§ Extracted information:
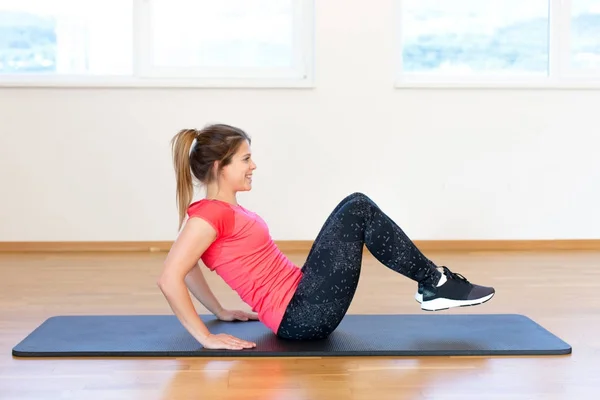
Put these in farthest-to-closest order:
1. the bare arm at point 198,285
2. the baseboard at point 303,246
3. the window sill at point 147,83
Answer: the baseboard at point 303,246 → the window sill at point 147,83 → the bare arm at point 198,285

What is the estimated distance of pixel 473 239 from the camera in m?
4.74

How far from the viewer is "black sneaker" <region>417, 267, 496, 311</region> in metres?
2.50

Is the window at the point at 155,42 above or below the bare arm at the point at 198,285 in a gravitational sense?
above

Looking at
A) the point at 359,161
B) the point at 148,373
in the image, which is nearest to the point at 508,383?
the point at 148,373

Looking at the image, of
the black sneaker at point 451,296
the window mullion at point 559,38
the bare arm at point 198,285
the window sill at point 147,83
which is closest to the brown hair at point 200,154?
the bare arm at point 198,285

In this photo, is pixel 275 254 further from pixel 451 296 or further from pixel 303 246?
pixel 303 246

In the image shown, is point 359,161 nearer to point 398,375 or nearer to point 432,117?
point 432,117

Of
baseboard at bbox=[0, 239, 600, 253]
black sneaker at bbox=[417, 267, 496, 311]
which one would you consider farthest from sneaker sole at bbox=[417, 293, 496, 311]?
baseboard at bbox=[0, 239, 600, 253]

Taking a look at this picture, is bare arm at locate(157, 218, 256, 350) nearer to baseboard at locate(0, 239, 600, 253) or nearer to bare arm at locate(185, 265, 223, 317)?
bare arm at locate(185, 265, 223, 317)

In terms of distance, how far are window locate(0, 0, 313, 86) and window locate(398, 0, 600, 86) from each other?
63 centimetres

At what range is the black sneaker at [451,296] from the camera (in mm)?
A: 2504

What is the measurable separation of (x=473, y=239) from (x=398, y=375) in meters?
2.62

...

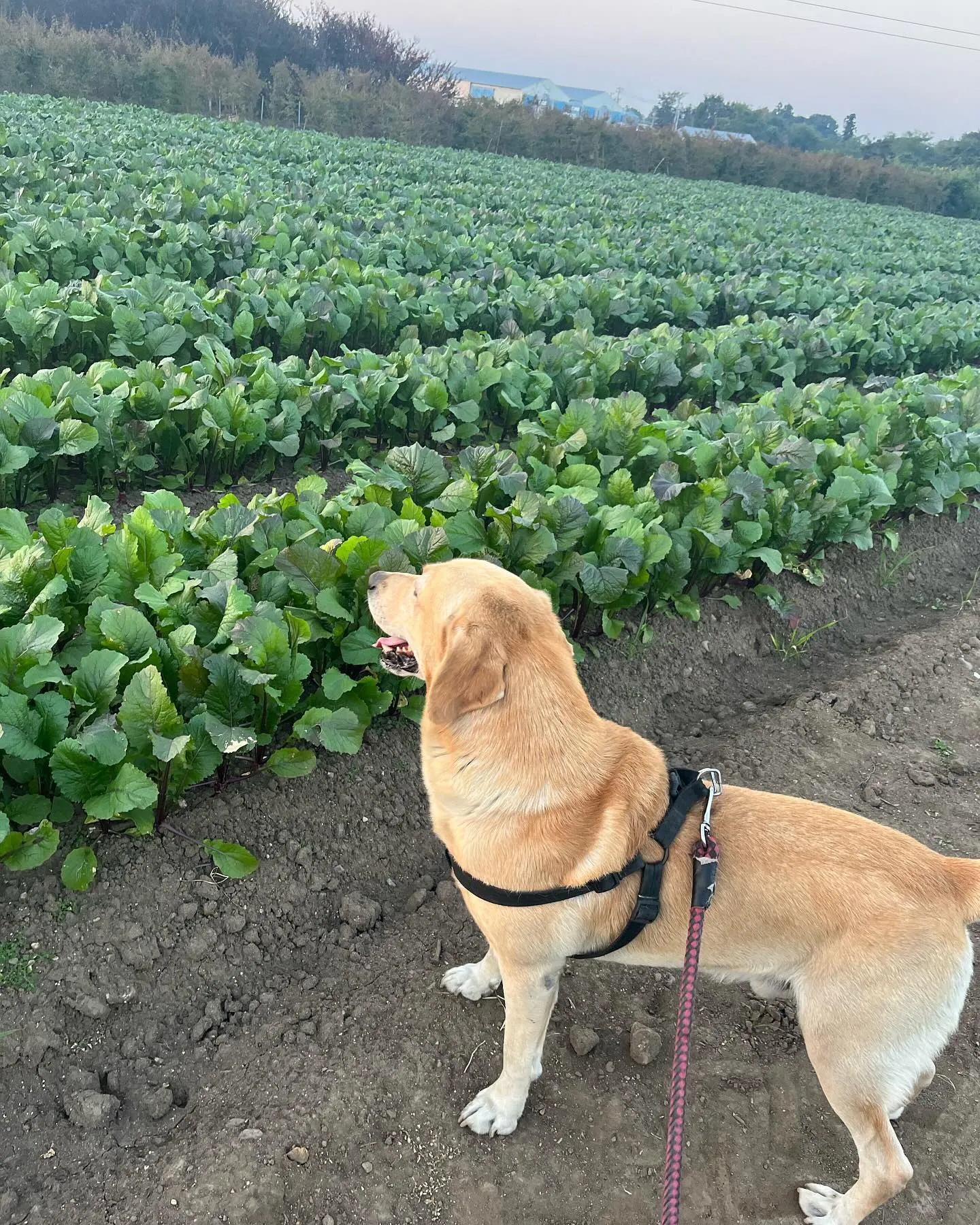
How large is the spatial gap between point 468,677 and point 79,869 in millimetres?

---

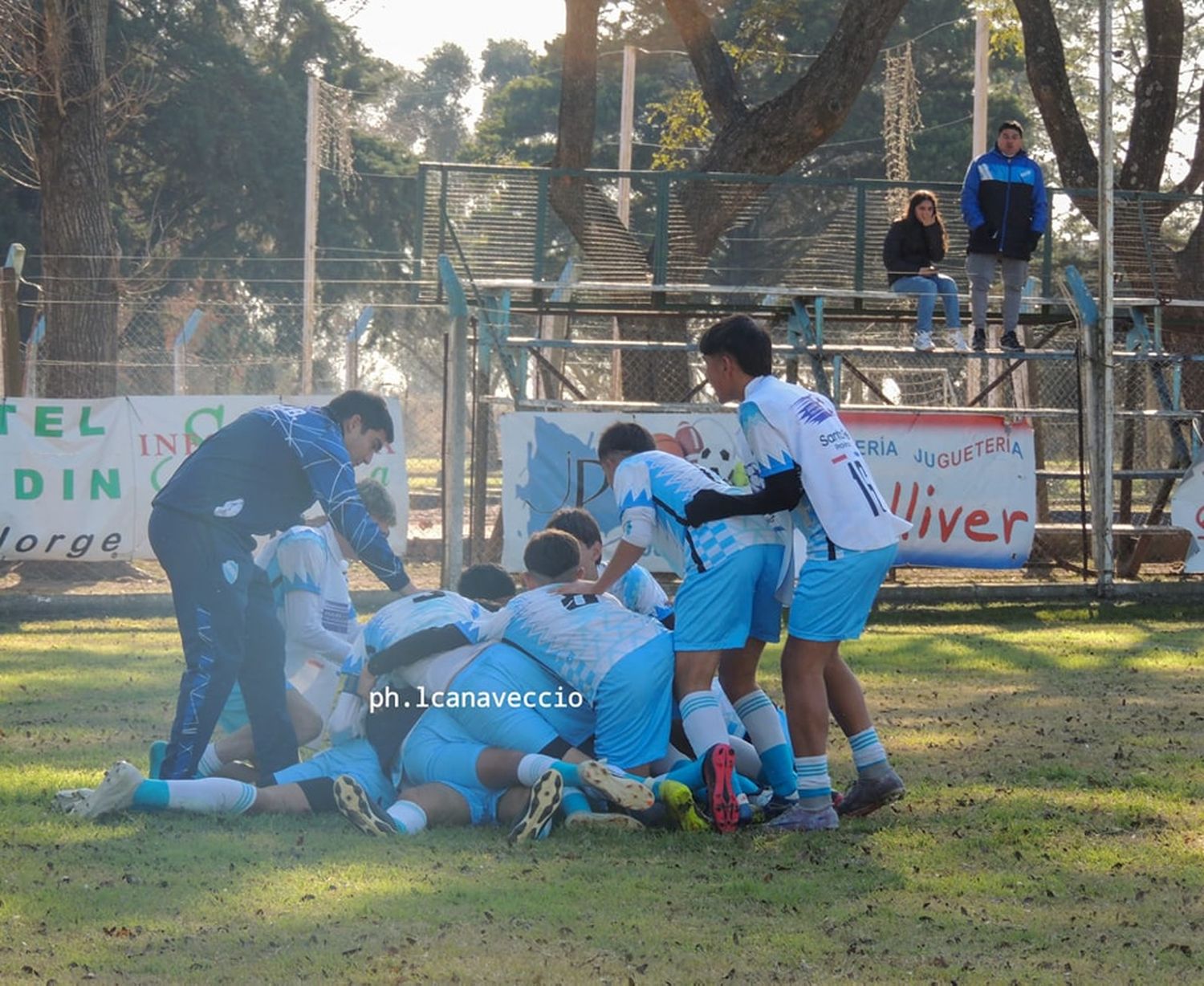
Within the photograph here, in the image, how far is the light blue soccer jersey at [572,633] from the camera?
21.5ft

§ Task details: Count the lines in the records that contain the word "pixel". Reply with only the number.

§ Exercise solution: 3